Blême et tremblant l’instant d’avant, M. Verdale avait si soudainement recouvré son arrogance habituelle, que Raymond et le docteur Legris en étaient comme pétrifiés.
La raison était pourtant bien simple, de ce brusque changement.
Ce que redoutait surtout et avant tout l’ancien architecte incompris, c’était que son fils ne vînt à connaître la source ignominieuse de sa fortune.
Lucien sachant tout, qu’avait-il à craindre !…
– À tout autre qu’à vous, maître Roberjot, poursuivait-il, je dirais : « Nous sommes quittes, allez de votre côté, j’irai du mien. » Mais, par le saint nom de Dieu ! nous ne sommes pas quittes, nous deux. Nous avons un compte à régler, mon ancien ami, un compte de dix-huit ans !…
Les couleurs revenaient à ses joues, il se redressait, il enflait la voix…

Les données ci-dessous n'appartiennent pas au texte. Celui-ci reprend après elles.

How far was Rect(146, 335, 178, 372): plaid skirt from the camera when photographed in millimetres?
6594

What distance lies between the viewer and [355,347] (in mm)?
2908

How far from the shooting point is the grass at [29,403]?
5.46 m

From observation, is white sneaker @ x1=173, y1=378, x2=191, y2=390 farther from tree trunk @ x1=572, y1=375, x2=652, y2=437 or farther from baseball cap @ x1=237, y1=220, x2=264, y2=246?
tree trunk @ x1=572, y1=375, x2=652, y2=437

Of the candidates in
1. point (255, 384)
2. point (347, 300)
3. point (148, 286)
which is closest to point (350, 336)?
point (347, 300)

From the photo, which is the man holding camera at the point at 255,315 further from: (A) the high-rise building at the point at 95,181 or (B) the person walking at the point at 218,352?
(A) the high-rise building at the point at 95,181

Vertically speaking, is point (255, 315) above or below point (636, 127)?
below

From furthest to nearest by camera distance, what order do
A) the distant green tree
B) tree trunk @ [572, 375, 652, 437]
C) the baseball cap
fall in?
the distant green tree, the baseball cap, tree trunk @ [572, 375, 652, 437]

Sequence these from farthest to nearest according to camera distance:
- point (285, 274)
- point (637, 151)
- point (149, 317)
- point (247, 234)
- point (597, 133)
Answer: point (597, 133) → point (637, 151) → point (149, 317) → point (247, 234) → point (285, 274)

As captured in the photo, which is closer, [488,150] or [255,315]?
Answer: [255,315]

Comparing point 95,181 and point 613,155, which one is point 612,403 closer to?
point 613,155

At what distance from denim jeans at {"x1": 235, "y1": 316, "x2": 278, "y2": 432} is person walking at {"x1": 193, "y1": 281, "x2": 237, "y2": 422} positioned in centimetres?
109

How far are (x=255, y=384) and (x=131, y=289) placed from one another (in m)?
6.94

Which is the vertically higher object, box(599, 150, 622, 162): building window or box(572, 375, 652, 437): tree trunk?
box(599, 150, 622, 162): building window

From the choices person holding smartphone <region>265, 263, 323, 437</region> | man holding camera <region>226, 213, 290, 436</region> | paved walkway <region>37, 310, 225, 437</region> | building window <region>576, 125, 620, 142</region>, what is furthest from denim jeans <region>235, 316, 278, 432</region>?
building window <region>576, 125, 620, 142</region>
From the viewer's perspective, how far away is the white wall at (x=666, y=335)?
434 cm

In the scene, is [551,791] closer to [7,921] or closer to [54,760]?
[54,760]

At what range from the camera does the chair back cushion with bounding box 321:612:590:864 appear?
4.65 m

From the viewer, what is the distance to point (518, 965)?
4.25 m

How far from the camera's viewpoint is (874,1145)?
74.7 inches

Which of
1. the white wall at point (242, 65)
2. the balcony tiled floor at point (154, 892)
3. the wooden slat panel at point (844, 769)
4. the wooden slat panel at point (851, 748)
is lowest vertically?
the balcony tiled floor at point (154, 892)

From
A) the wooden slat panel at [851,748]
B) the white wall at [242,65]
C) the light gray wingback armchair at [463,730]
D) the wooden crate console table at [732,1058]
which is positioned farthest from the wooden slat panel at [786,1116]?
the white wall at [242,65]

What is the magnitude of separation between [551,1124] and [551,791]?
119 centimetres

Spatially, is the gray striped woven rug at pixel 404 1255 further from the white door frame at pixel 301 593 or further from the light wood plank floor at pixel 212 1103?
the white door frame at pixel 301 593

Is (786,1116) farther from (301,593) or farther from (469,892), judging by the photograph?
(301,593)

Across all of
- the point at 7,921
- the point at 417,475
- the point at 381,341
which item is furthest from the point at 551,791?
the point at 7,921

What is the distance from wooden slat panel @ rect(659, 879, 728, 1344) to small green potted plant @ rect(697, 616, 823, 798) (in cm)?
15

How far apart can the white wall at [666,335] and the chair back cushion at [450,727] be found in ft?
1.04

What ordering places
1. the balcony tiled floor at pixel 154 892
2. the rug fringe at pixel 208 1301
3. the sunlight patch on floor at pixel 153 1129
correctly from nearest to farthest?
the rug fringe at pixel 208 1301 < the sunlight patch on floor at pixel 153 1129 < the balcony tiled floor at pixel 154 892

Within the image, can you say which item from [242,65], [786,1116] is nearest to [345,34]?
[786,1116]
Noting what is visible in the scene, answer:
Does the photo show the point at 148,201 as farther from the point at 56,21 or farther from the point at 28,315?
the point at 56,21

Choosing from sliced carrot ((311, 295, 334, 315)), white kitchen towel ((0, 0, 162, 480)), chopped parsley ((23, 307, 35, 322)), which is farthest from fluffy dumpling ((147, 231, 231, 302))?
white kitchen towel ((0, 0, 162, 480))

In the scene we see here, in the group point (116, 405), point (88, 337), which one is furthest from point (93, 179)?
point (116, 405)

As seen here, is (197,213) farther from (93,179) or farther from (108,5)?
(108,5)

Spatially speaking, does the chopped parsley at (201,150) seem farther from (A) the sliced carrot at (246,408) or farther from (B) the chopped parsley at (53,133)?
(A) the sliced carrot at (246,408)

– Ayant foi en votre amitié, disait-il, sottement, niaisement, je m’étais livré à vous pieds et poings liés, par cette lettre absurde dont vous avez gardé un souvenir si précis. Comment m’avez-vous récompensé de ma confiance ? Pendant dix-huit ans vous avez tenu suspendue au-dessus de ma tête cette preuve fatale. J’avais cessé de m’appartenir, je n’avais plus de volonté. J’en étais arrivé à n’oser plus rien projeter, rien entreprendre. Une idée me venait-elle : avant de l’examiner, de l’évaluer, j’en était réduit à me dire : « Qu’en pensera Roberjot ? » N’étiez-vous pas mon maître ?… Ô rage !… dire que pendant dix-huit ans j’ai vécu avec cette idée atroce, obsédante, qu’il était de par le monde un homme qui était mon maître, un homme qui, d’un seul acte de sa volonté, pouvait renverser l’édifice de ma prospérité, me ruiner d’honneur et me ruiner d’argent, et m’enlever jusqu’à l’affection de mon fils…
M. Lucien Verdale avait relevé la tête :
– Mon père, murmura-t-il, mon père…
Il ne l’entendit seulement pas. S’exaltant de plus en plus, et donnant enfin un libre cours à ses colères si longtemps contenues :
– Et c’est à l’homme, continuait-il, auquel vous avez infligé cet abominable supplice, que vous, maître Roberjot, que l’on dit homme d’esprit, vous venez demander un service !… Vous avez donc perdu la tête ! Vous n’avez donc pas compris que c’est la revanche que vous venez enfin m’offrir !… Ah ! vous vous intéressez à M. Philippe de Maillefert, à Mlle Simone et à M. Raymond Delorge !… Cela suffit pour que je leur voue une haine implacable, pour que je me venge sur eux de vous ! Uniquement parce que vous exécrez Combelaine, je serai son ami fidèle et dévoué, je le soutiendrai de mon argent et de mon crédit… Maintenant, c’est irrévocable, le duc de Maillefert ira au bagne et sa sœur épousera le comte de Combelaine…
Son accent trahissait une si mortelle haine et en même temps une telle conviction, que le docteur Legris et Raymond frissonnaient.
Seul Me Roberjot restait calme.
– Prenez garde, monsieur Verdale, fit-il froidement, prenez garde !…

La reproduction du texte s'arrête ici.